Con una sonrisa en el rostro, Edward terminó de leer la carta que le había enviado William. Le respondería más tarde ya que hoy era el día en el que él y su padre asistirían a la asamblea del pueblo.Se encontraba ya preparado para que en cualquier momento James toque a su puerta para avisarle que el carruaje estaba listo para partir. No era extraño para él el sentimiento de no tener ningunas ganas de asistir a la asamblea, pero no podría librarse y si o si tenía que hacerlo bien, por lo cual también estaba nervioso. Repasó su discurso por una última vez antes de que James tocara a su puerta.

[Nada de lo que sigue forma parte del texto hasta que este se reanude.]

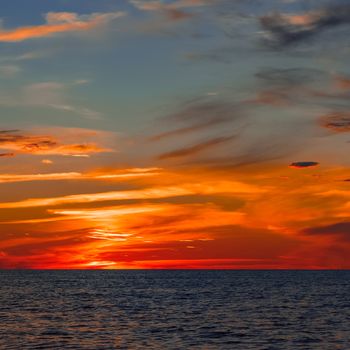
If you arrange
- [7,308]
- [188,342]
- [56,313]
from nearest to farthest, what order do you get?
[188,342] < [56,313] < [7,308]

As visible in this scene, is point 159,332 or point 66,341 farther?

—Ya está listo el carruaje, alteza —asintió y tomó las cosas que necesitaba llevar consigo. Al subir al carruaje, su padre ya estaba sentado allí esperándolo.
—Hola, padre.
—Edward. Espero que hayas repasado bien tu discurso.
—Así es, padre.
El carruaje emprendió en marcha. El viaje no fue largo pero si un poco densa la presión que tenía el príncipe de hacer todo perfecto.
Al llegar habían un par de reporteros listos con sus cámaras apuntándolos. El rey saludó amable pero no se detuvo a escuchar las preguntas de estos. Los guardias los guiaron hacia dentro del recinto. Se adentraron al lugar. Era grande y había mucho público, los súbditos gritaron en forma de saludo al verlos. Estos correspondieron con la mano amablemente. Antes de salir a la tarima debían organizarse en la pequeña oficina que había detrás.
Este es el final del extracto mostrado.